__YOUR OBJECTIVE__.
From the thread on brassy hair, copy the passage starting at "SexyHairConcepts makes a" and ending at "and great answers!", replacing "brown hair" with "dark hair".

__EXCERPTED TEXT__.
┏━━

# Brassy, dull, hair?



## girlnextdoor (Jul 8, 2006)

My hair color has been looking brassy to me. I am a natural brunette but it seems to have an orangish tone to it and it is duller looking than I would like. Are there any products out there that would get rid of the brassiness because I rather not get it dyed right now...?


----------



## KimC2005 (Jul 9, 2006)

When my hair color fades this tends to happen to me too.. I don't really have any miracle tip but maybe some of the other girls do. Normally if I get too sick of it I just color over it with an all over color. I do it myself.


----------



## NYAngel98 (Jul 10, 2006)

SexyHairConcepts makes a product in the SimplySexyHair line (available at Ulta &amp; other places that carry salon brands) called "Color Me Sexy" shampoo. I use the "Chocolate Kiss" ... it tones down red or brasiness in brown hair. Seems to work nice inbetween colors.


----------



## Anyah_Green (Jul 10, 2006)

Do they have one for wanna be blondes too? lol! I may have to check it out! Great thread and great answers!


----------



## NYAngel98 (Jul 10, 2006)

They have a whole range of colors, so you just pick one that's right for the color you have.



It's only a shampoo, but it seems to help better than the other drugstore types of color enhancing shampoos.


----------



## girlnextdoor (Jul 12, 2006)

Thanks a lot! I'll have to check it out the next time I am at Ulta.


----------



## Angie2006 (Jul 13, 2006)

If you have hard water...then do a Malibu treatment


----------

┗━━

__EXERCISE DATA__.
┏━━

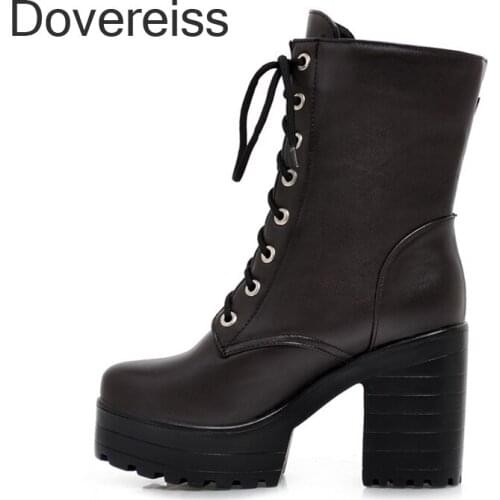 Winter ankle platform shoes for woman Buckle fashion Round toe Pure color consice Zipper Cross tied platform shoes Short boots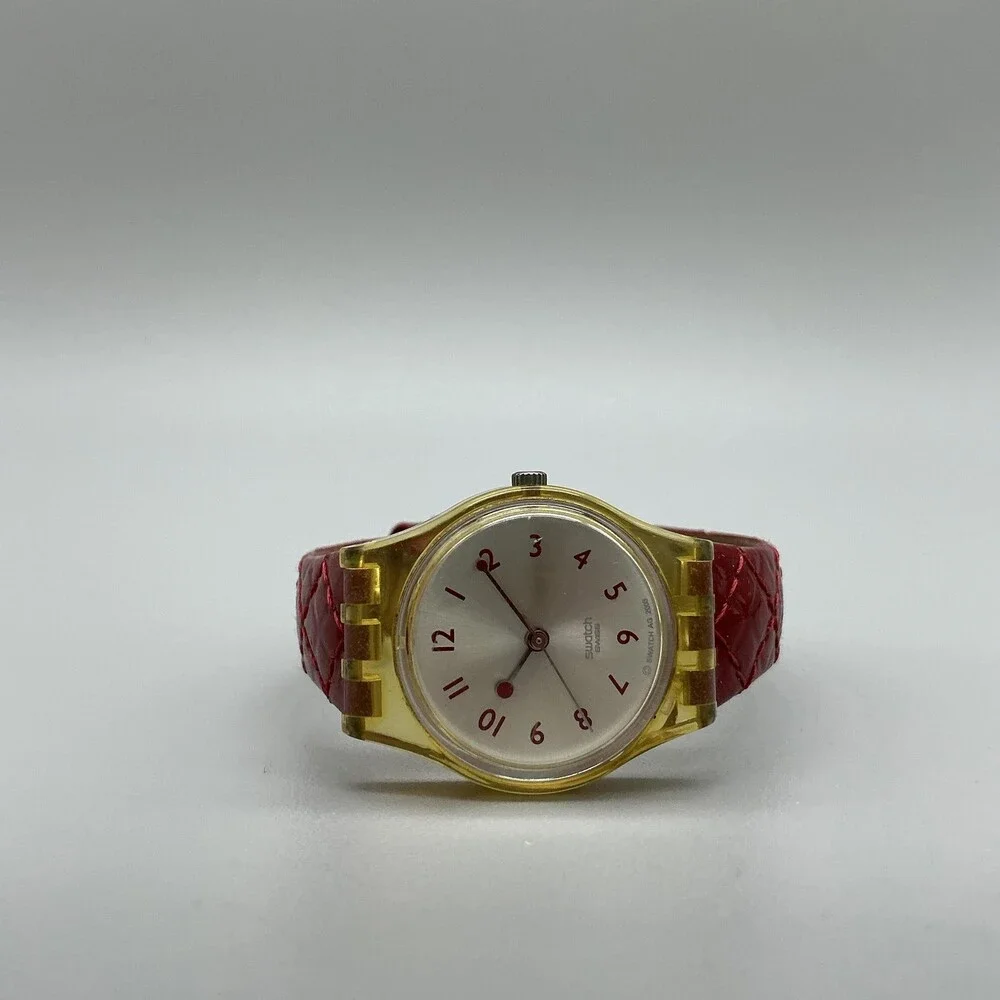 Vintage Swatch Womens Watch 25mm Silver Dial Yellow Case Red Leather Swiss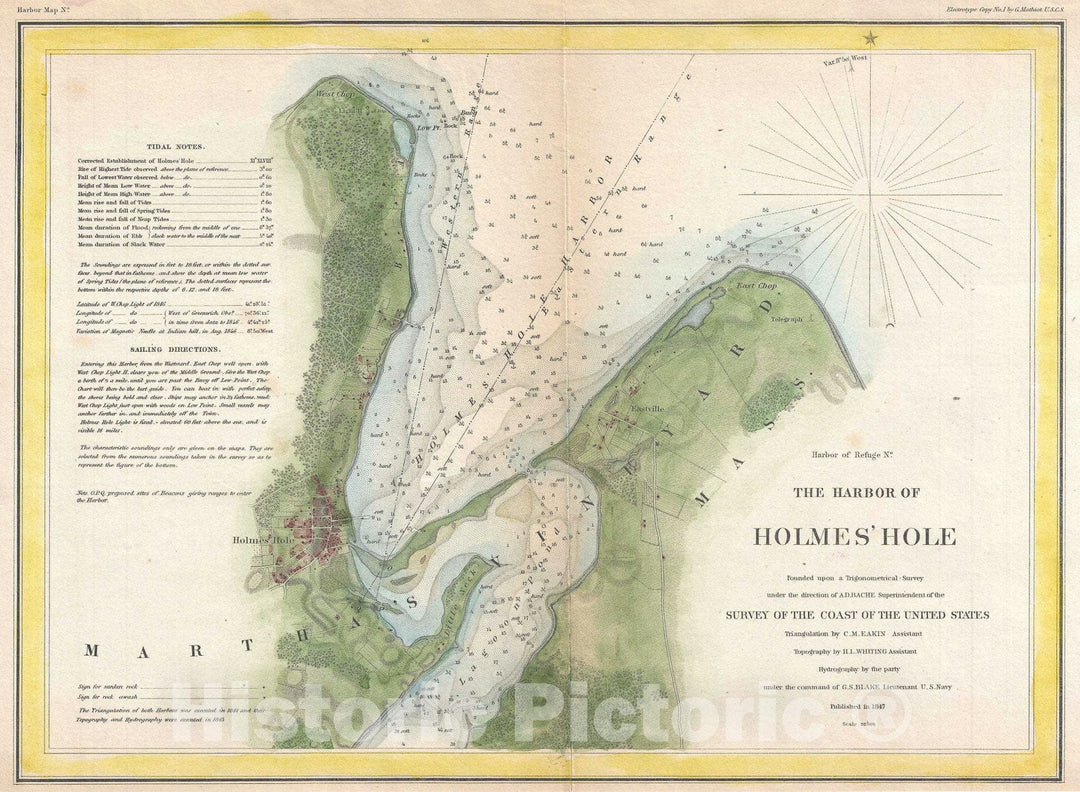 Historic Map : Holmes' Hole, Martha's Vineyard, Massachusetts, U.S. Coast Survey, 1847, Vintage Wall Art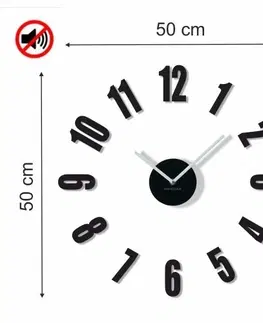 Nástěnné hodiny Černé nalepovací hodiny do ložnice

┗━━

__SOLUTION FOR THIS EXERCISE__.
SexyHairConcepts makes a product in the SimplySexyHair line (available at Ulta &amp; other places that carry salon brands) called "Color Me Sexy" shampoo. I use the "Chocolate Kiss" ... it tones down red or brasiness in dark hair. Seems to work nice inbetween colors.


----------



## Anyah_Green (Jul 10, 2006)

Do they have one for wanna be blondes too? lol! I may have to check it out! Great thread and great answers!